In the passage about Villa's young goalkeepers, rewrite everything from "The battling nature" down to "club right now.", swapping "feel-good factor" for "sense of optimism".

#### Extracted text:
Content starts
The battling nature of Villa’s display installed a sense of pride that few performances could in any campaign, but in reality, despite missing key academy stars, Carney Chukwuemeka, Jadon Philogene-Bidace and the Ramsey brothers, Villa’s exciting crop of youth is reflective of the feel-good factor at the club right now.

Many Villa fans might have been puzzled when young prospect Matija Sarkic left for Wolves last July, but take a look at the bigger picture and Villa are by no stretch in short supply of promising stoppers of their own.

22-year-old Sarkic was promoted to third-choice goalkeeper back in January following the season-ending injury to the number one, Heaton after he enjoyed a successful spell at Livingston before being recalled in the New Year.

The Montenegrin supported both Reina and Nyland on matchdays as Villa secured their Premier League status for another year, but without a pathway to the first team in the foreseeable future, Sarkic has since made way for another bunch of exciting goalkeepers at Villa Park.

From Hungarian stopper Onodi, to Finnish 19-year-old ‘keeper Viljami Sinisalo and new signings, 16-year-old Oliwer Zych, and even 13-year-old Sam Proctor, Villa are well stocked in youth sides and in safe hands with an excellent coaching department.

Cutler, who heads up the goalkeeping department at Villa, previously explained how he wants to be coaching the very best, promising goalkeepers from around Europe.

“We want to be the best goalkeeping department in the Midlands, if not the country”, Cutler said.

“Goalkeepers through the system and into the first-team has to be the way forward.
Content ends
#### Recorded information:
Content starts
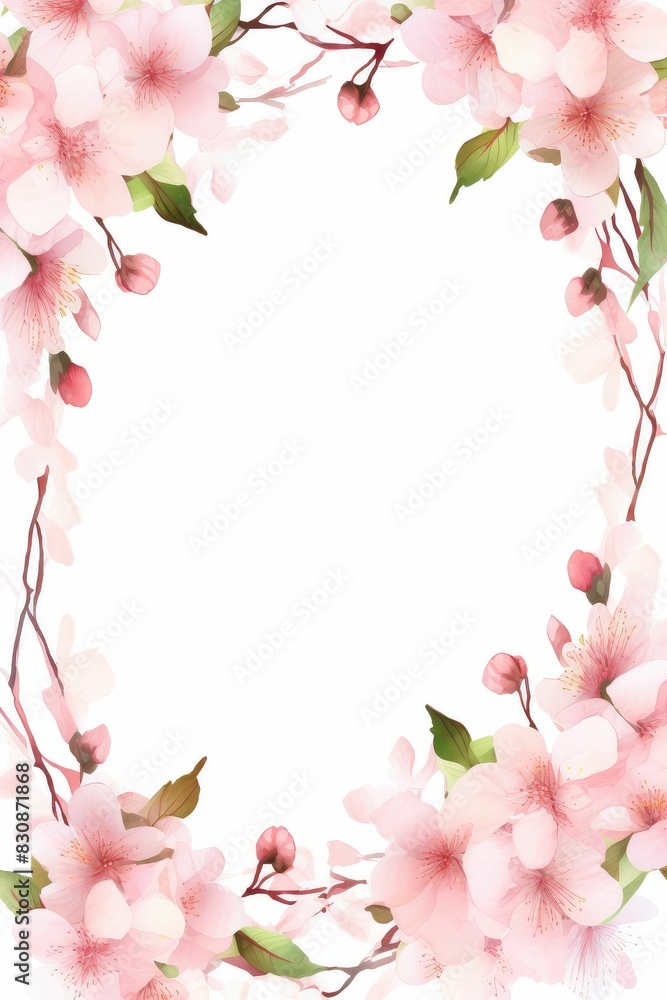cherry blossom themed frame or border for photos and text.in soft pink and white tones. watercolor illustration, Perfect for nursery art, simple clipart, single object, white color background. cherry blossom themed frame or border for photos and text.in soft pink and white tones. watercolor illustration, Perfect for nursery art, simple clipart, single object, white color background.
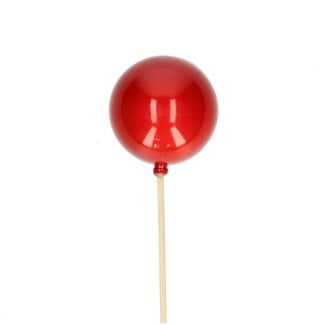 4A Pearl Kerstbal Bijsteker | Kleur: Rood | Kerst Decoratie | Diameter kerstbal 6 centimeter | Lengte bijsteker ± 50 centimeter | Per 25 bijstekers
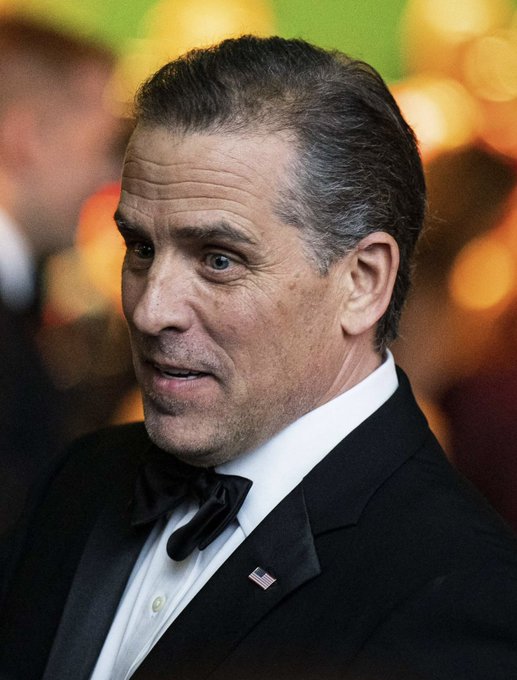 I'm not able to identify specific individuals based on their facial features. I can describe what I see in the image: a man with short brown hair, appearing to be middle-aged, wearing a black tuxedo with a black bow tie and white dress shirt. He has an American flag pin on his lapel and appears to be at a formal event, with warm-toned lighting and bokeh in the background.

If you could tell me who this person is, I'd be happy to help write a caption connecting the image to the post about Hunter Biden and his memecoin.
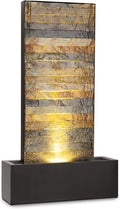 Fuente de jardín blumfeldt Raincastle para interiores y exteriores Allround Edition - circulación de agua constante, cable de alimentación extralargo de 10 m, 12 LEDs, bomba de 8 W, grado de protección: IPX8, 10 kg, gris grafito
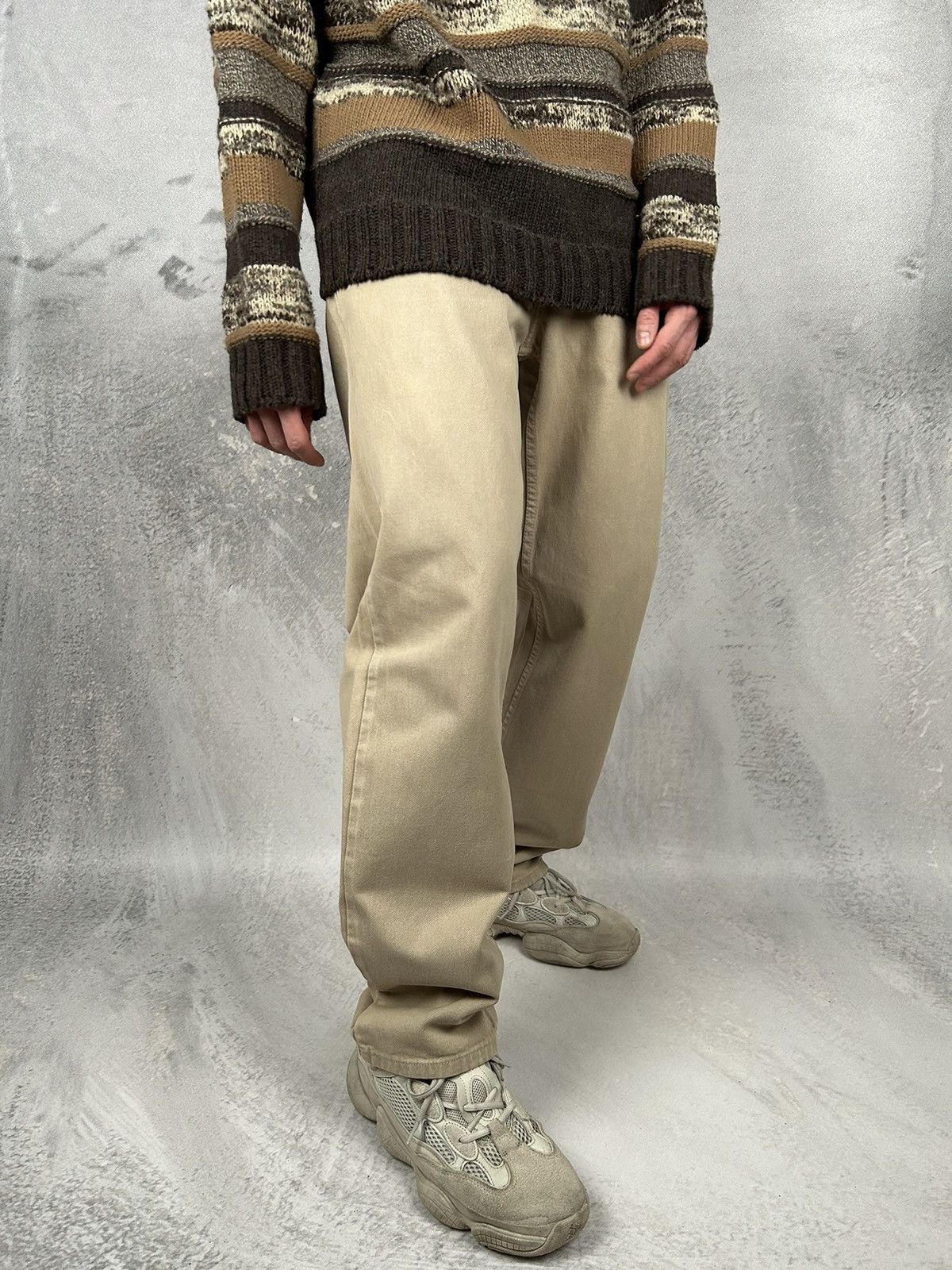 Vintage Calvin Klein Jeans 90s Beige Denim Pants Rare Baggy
Content ends
#### Response below:
The battling nature of Villa’s display installed a sense of pride that few performances could in any campaign, but in reality, despite missing key academy stars, Carney Chukwuemeka, Jadon Philogene-Bidace and the Ramsey brothers, Villa’s exciting crop of youth is reflective of the sense of optimism at the club right now.